NHKの大河ドラマの影響もあって新選組が注目を集めている。新富町に住む昭和32年生れの伊藤成郎(いとう・せいろう)さんは、明治大学の学生時代から新選組の研究を続けてきた若手のホープ。そのためマスコミに多く登場するとともに著作も相次いで発刊している=写真。
昨年5月には河出書房新社から「新選組決定録」、10月にはKTC中央出版から「新選組は京都で何をしていたか」そして今年2月には再び河出書房新社から「新選組と出会った人びと」1年しない間に3冊もの本を著すとは、売れっ子の作家にとっても並大抵のことではない。その豊かな知識と発想には驚嘆せざるを得ない。
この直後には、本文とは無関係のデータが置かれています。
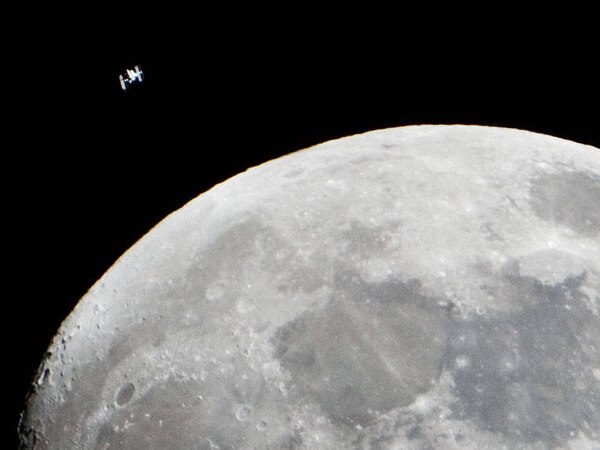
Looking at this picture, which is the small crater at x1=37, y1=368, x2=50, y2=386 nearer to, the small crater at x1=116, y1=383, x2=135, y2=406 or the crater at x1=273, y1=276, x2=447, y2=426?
the small crater at x1=116, y1=383, x2=135, y2=406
そればかりではない。朝日新聞社からは京都新選組を紹介する「誠へのガイドブック」を発刊。30頁の冊子で新選組を手際よく案内して好評。
さらにNHKの「ラジオ深夜便」という雑誌六6月号では2月19日に放送された伊東さんへのインタビューが再録されている。ラジオの深夜放送といえば、ひところは若者が夢中になったのものだが、今は高齢者に人気があるとかでこの雑読も意外に売れているのだという。
新選組は維新政府にとっては水戸や会津と同じ政敵として許されざる存在で、歴史の王道から消し去られてきた。それを子母沢寛というジャーナリスト出身の作家が新選組の生き遺りに会い聞き語りを公表して日本人の見る目を変えたといわれる。さらに司馬遼太郎らによって若き志士たちが生き返り、ブームをまきおこした。
強烈な存在であったが故に憎むべき悪役に見られたが、伊東さんは「しかし、新選組を幕末という過去の、そのまた隅っこの進行形の中で眺めると、私はその存在そのもののおもしろさや、事実のおもしろさにひかれるのです」とNHKのインタビューで話している。